I would keep working on your issues, and do present yourself as best you can to your wife. Remember that blindly giving her anything she asks for can be a turn-off and also may lead her to conclude that life is better like this instead of when you were together. There is a balance between altering behavior and just letting her have full control of everything.

And keep being a great dad to your daughter! That's an easy one.


----------



## handrew

After talking with her tonight, she doesn't really want the divorce. She feels like she has been hurt and is not sure that she can ever get over that. She said "it will be a long and hard road and I can't make any promises of if I will ever have those feeling again". The counselor I saw for my anger issues thinks she feels that way now but will change with some time. Hopefully he is right. I may see about talking with an attorney and see what they have to say. Apparently she spoke with an attorney the other day who told her to go get a court ordered separation. She was on the way to do that when I called. She did not do it and is not planning on it for the near future. I hope we can work through this and get back together. I miss her more than I ever thought I could.


----------



## Mr Blunt

> Her language is acts of service.


You are eager to do your part. So keep doing it, whatever you did wrong, get it right!
*Your words will mean nothing without ACTIONS so use words and actions*.

Do not become a door mat. Do what you have to do that is right but do not be so full of guilt that you compromise so much that you become a person that she cannot respect.

From what you wrote I do not think your wife is wanting a divorce as much as she wants to heal and get things better.


----------



## Omegaa

handrew said:


> After talking with her tonight, she doesn't really want the divorce. She feels like she has been hurt and is not sure that she can ever get over that. She said "it will be a long and hard road and I can't make any promises of if I will ever have those feeling again". .


Hi 

You say, your Wife does earn more and she is the one who "makes all the payments" for the house because you may be earning less. Does she have a say as to how you use your salary? Do you contribute any money towards the household? 

I wouldn't be shocked if she feels she's "having to pay" for everything. 

My oh was very selfish early on in our marriage and I was made to pick up most bills and he lived in my house purchased solely by myself whilst he was busy using what he earned for his own pleasures e.g. expensive hobbies, cars etc.

It took years for him to learn that whatever he earns belong to our marriage as well. I simply accepted his "way" over the years but finally I spoke out in the end.


----------

—————

*WHAT THE TASK ASKS*: Copy everything in the forum thread from "I wouldn't be" down to "in the end.", replacing "bills" with "expenses". The listing that comes next is separate material from the forum thread.

*DATA SHOWN*:
—————

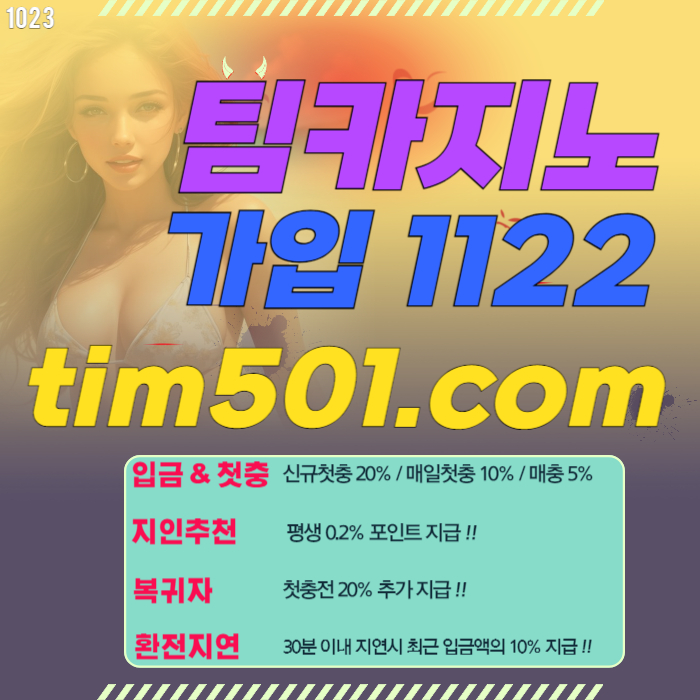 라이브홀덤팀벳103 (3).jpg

—————

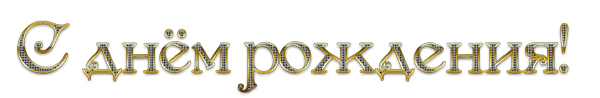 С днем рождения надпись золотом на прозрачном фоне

—————

*WRITTEN SOLUTION*:
I wouldn't be shocked if she feels she's "having to pay" for everything. 

My oh was very selfish early on in our marriage and I was made to pick up most expenses and he lived in my house purchased solely by myself whilst he was busy using what he earned for his own pleasures e.g. expensive hobbies, cars etc.

It took years for him to learn that whatever he earns belong to our marriage as well. I simply accepted his "way" over the years but finally I spoke out in the end.